THERE'S a lot of fuss being made this week about a certain TV soap – you'll see from our On This Day section at the foot of the facing page that the first episode of Coronation Street went out 60 years ago today, although it was not networked until the following year.
Corrie is often referred to as a gritty northern drama, but to some that soubriquet really belongs to a short-lived yet fondly remembered soap set some 200 miles further north – STV's Garnock Way, which launched on April 1, 1976.
The ambition was to produce a series for the ITV network, though in the event only four regions took it on. It was deemed too dark and miserable for popular consumption – ironic, when you consider some of the stuff served up in Corrie over the years.

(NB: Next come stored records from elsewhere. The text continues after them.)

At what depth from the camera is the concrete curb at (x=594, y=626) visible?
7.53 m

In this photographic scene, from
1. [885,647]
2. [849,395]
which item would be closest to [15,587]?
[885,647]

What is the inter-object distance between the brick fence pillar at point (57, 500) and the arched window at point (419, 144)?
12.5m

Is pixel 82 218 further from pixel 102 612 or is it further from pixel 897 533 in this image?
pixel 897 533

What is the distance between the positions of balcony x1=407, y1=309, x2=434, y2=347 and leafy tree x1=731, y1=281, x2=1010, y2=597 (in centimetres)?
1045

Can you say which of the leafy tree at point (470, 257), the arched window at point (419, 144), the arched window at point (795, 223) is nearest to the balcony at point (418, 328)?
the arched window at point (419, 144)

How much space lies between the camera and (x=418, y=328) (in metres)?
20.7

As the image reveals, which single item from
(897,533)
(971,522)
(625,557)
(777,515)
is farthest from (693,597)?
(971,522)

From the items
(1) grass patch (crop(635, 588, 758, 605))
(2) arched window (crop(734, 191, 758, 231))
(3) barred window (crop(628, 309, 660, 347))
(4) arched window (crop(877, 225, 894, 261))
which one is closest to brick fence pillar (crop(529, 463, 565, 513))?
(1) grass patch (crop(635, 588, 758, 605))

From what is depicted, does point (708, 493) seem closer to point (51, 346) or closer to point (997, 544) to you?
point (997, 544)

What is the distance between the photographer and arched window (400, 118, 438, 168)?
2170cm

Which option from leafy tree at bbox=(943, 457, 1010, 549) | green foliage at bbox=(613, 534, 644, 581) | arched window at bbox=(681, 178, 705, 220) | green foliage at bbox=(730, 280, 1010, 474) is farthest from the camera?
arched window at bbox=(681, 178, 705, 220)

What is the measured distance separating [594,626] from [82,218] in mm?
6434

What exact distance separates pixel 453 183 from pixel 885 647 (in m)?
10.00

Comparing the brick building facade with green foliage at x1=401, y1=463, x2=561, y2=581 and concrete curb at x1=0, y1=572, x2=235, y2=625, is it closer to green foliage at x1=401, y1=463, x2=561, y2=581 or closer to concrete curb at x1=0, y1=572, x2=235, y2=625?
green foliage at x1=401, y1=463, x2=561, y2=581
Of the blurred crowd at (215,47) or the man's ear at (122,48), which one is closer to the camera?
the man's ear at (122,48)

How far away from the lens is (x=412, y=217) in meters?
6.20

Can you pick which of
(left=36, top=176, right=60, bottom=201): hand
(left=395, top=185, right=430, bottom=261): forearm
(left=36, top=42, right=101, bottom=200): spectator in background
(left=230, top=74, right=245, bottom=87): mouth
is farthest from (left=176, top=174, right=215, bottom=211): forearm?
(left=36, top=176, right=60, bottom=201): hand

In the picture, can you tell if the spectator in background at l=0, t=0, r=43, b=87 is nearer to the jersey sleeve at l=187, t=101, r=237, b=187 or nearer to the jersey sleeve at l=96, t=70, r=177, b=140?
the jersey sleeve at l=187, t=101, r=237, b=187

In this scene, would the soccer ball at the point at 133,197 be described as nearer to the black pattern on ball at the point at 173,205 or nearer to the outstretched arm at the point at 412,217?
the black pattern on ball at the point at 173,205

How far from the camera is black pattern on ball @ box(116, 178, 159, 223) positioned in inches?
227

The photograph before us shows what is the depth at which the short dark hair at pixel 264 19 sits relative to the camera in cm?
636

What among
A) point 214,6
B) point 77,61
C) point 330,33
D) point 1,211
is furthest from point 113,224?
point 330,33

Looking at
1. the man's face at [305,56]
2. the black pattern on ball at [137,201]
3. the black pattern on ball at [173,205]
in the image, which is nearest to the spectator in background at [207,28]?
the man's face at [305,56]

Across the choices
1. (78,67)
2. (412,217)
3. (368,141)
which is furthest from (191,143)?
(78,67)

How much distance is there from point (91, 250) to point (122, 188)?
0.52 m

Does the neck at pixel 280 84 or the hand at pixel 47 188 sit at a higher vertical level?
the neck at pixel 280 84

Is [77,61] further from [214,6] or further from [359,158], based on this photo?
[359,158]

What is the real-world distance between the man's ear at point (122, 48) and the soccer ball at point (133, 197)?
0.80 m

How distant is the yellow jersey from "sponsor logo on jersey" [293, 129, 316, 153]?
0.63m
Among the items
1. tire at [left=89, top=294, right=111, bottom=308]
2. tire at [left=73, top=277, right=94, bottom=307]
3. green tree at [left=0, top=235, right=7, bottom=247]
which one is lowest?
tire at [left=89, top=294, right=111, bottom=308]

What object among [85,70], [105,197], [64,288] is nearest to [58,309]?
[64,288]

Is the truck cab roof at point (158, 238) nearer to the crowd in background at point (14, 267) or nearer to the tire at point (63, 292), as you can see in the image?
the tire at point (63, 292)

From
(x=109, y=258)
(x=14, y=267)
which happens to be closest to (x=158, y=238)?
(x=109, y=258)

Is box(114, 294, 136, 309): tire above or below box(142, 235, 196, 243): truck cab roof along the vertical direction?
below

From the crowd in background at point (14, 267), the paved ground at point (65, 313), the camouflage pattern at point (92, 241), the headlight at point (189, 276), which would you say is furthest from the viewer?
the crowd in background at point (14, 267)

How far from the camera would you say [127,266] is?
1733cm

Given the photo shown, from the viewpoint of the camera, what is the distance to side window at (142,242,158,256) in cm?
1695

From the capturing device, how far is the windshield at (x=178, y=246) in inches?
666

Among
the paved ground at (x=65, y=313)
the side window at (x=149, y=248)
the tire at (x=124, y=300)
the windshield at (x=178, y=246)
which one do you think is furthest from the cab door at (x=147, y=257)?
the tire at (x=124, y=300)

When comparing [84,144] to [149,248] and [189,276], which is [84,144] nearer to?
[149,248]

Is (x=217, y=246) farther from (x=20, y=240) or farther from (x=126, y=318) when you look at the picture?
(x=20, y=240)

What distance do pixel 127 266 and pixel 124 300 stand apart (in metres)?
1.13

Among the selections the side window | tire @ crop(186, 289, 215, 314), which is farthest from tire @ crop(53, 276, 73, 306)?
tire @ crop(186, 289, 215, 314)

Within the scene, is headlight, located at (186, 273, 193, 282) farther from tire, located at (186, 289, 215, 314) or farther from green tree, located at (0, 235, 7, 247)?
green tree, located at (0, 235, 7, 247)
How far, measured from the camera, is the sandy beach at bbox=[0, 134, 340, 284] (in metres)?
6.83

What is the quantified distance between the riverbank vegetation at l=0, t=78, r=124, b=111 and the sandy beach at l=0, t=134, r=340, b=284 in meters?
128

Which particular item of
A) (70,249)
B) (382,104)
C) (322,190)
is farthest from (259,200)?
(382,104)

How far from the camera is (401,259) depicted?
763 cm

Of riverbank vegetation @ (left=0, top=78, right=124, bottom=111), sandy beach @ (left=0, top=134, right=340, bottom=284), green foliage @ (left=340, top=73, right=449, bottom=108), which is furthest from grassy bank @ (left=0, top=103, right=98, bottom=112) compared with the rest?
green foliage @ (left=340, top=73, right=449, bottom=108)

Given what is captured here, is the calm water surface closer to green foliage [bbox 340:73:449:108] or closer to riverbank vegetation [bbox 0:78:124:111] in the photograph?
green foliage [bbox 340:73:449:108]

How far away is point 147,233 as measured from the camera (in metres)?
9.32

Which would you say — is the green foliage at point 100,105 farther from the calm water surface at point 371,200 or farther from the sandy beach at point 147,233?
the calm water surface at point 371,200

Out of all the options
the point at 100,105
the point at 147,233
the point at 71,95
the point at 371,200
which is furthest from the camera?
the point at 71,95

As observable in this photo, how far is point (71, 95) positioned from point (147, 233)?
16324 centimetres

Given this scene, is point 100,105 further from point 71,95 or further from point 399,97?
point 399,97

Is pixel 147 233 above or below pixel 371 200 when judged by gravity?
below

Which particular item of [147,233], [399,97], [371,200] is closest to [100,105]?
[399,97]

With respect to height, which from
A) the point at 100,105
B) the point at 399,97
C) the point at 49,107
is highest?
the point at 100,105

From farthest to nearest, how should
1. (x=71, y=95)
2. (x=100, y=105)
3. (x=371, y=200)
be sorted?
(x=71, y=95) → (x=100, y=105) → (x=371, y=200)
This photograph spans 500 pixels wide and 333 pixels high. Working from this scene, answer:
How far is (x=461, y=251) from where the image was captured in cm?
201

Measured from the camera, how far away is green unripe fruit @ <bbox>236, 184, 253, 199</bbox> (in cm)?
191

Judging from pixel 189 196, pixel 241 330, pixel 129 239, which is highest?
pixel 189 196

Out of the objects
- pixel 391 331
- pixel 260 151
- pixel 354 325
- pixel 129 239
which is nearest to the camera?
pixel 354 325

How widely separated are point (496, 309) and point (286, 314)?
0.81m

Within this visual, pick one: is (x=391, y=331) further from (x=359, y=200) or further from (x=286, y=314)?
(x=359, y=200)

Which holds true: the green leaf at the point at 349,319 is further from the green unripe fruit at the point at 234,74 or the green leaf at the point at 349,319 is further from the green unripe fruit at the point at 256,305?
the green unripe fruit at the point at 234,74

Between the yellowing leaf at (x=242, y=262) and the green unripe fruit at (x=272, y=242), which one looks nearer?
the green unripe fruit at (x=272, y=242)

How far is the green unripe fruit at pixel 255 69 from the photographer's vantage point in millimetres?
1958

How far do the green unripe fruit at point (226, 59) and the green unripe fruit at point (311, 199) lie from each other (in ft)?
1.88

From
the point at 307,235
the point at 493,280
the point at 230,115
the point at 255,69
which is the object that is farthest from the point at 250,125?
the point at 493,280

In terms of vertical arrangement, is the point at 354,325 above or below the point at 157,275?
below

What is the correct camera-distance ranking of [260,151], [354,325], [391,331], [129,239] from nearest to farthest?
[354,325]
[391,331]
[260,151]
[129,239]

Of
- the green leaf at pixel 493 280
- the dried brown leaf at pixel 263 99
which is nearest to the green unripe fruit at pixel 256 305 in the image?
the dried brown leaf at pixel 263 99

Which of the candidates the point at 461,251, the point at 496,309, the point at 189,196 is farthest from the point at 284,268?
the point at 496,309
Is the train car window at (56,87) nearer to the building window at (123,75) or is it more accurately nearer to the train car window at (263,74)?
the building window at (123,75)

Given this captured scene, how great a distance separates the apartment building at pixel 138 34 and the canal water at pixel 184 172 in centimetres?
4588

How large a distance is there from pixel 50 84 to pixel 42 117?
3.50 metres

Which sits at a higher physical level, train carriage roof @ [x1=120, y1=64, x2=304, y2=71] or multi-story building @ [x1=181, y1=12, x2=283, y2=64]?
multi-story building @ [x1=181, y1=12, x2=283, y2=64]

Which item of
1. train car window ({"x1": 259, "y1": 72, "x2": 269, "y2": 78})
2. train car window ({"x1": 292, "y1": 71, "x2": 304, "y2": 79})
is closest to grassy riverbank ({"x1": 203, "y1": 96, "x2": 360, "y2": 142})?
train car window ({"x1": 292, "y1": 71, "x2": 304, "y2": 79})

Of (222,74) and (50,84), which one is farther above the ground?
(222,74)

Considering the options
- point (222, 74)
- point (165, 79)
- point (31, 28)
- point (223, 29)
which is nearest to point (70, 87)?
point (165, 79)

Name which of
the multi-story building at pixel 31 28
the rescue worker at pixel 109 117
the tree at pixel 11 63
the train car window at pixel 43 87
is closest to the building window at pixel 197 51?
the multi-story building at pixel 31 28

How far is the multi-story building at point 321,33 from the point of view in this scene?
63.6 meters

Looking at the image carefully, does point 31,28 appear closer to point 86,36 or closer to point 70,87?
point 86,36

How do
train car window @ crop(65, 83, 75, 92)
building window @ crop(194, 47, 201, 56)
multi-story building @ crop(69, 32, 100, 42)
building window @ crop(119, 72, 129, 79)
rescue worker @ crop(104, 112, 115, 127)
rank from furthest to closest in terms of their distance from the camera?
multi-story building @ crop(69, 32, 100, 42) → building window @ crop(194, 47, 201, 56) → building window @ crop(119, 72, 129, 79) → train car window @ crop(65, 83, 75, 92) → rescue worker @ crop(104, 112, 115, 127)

The show was set in a mining community in a town "halfway between Glasgow and Edinburgh" – it was shot largely in Airth and Fallin, and starred the likes of Jackie Farrell, Gerry Slevin, Eileen McCallin and Dorothy Paul. Writing on March 30, the Glasgow Herald's Peggie Phillips had been optimistic: "There is a whole new scene for the public to worry about: the new towns, the oil developments; the unemployment in Scotland's traditional industries on which the life of many small towns were built.
"There is also a sort of psychic revulsion from cites, a mysterious yearning to bury the head in the simple past of cobbled streets, hedgerows, hand-made objects and mercat cross life. Garnock Way is specially tailored to take all the new trends to its bosom."
David Johnstone, STV's head of programmes, is quoted as saying that the company had spent "a lot of money, but not huge sums" on the series, adding that he hoped it would be a long runner with which people can identify: "You'll recognise the folk – they're everybody."
Sadly, viewers down south may have recognised them, but they didn't want to welcome them into their living rooms – the last episode of Garnock Way aired on July 12, 1979.